We now know we’re facing what may be the tightest economy of our lifetimes.  (At least I hope so…)

We also know that donors, whether affluent or just getting by, feel less able to give during uncertain economic times, and that all go through more soul-searching before contributing.. 

This is a time of reflection and a time to return to the basic principles of fundraising, first and foremost of which is:

Fundraising is about values and about relationships, not about moneyMoney is simply the currency through which moral and social priorities are expressed.

In that vein, some thoughts…

Don’t be a fair-weather friend.  Reach out to your supporters and talk about what is happening, to them and to your organization.  Express your understanding and sympathy for what may be a very difficult time.  Let them know your relationship to them extends beyond their moments of generosity, which will surely return, in time.

For those who continue to give, let them know how much you appreciate that continued support, particularly at this moment.

For those who can’t, express your intention to maintain the relationship and to ask at a more opportune time.

Your board members can help with this outreach – reinforcing the teachable moment that fundraising is about relationships, not just asking for money.

Accept help in all forms.  Offer opportunities for people to donate their time as volunteers or to provide in-kind goods and services.  Be creative in providing supporters ways to stay involved, even if cash is tight.

As donors align their giving with their financial capacity, you want to make sure that those who share your values are able to continue to travel along with you, whatever shape that takes.

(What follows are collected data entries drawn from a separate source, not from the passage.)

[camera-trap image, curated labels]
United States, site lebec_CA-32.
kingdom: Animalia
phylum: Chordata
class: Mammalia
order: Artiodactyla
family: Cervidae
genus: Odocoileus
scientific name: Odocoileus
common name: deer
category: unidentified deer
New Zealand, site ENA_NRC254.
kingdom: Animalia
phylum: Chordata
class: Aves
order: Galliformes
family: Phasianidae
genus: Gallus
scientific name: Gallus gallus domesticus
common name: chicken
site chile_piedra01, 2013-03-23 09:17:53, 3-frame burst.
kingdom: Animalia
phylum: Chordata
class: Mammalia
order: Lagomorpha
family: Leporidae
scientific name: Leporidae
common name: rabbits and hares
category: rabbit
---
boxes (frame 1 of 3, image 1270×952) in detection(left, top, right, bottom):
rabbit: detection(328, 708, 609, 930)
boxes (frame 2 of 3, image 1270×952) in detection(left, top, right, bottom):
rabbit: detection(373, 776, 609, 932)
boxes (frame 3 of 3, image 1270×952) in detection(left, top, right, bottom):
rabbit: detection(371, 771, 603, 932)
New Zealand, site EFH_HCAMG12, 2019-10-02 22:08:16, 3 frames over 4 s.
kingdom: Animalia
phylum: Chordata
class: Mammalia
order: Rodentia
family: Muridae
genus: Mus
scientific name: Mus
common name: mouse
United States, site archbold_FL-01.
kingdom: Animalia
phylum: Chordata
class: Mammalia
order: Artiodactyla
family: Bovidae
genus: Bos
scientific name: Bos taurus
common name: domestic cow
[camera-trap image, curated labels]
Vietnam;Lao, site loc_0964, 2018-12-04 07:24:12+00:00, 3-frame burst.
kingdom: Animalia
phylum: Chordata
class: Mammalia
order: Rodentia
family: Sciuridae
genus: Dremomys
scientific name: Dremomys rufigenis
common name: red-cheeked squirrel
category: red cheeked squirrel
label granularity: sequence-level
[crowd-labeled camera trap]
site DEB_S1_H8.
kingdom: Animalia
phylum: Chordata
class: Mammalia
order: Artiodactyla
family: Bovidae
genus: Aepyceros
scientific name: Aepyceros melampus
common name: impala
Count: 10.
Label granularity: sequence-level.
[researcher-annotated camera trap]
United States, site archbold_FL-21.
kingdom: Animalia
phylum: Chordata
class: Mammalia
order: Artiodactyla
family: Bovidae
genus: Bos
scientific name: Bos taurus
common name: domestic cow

Repeat after me: Fundraising is Friendraising. While aggressive approaches to attract new donations may not be timely, this is still an opportune time to cultivate new friends and get existing friends to learn more about your work, particularly if you can link your mission to meeting needs which arise from economic hardship.

Donors ‘R Us.  Establishing some common bonds around our anxieties – and some constructive responses – can emphasize to supporters that we are all in this together, as peers.  The bottom line is: we’re going to make it through, and we’re only going to make it through, if we stand together with our supporters as partners.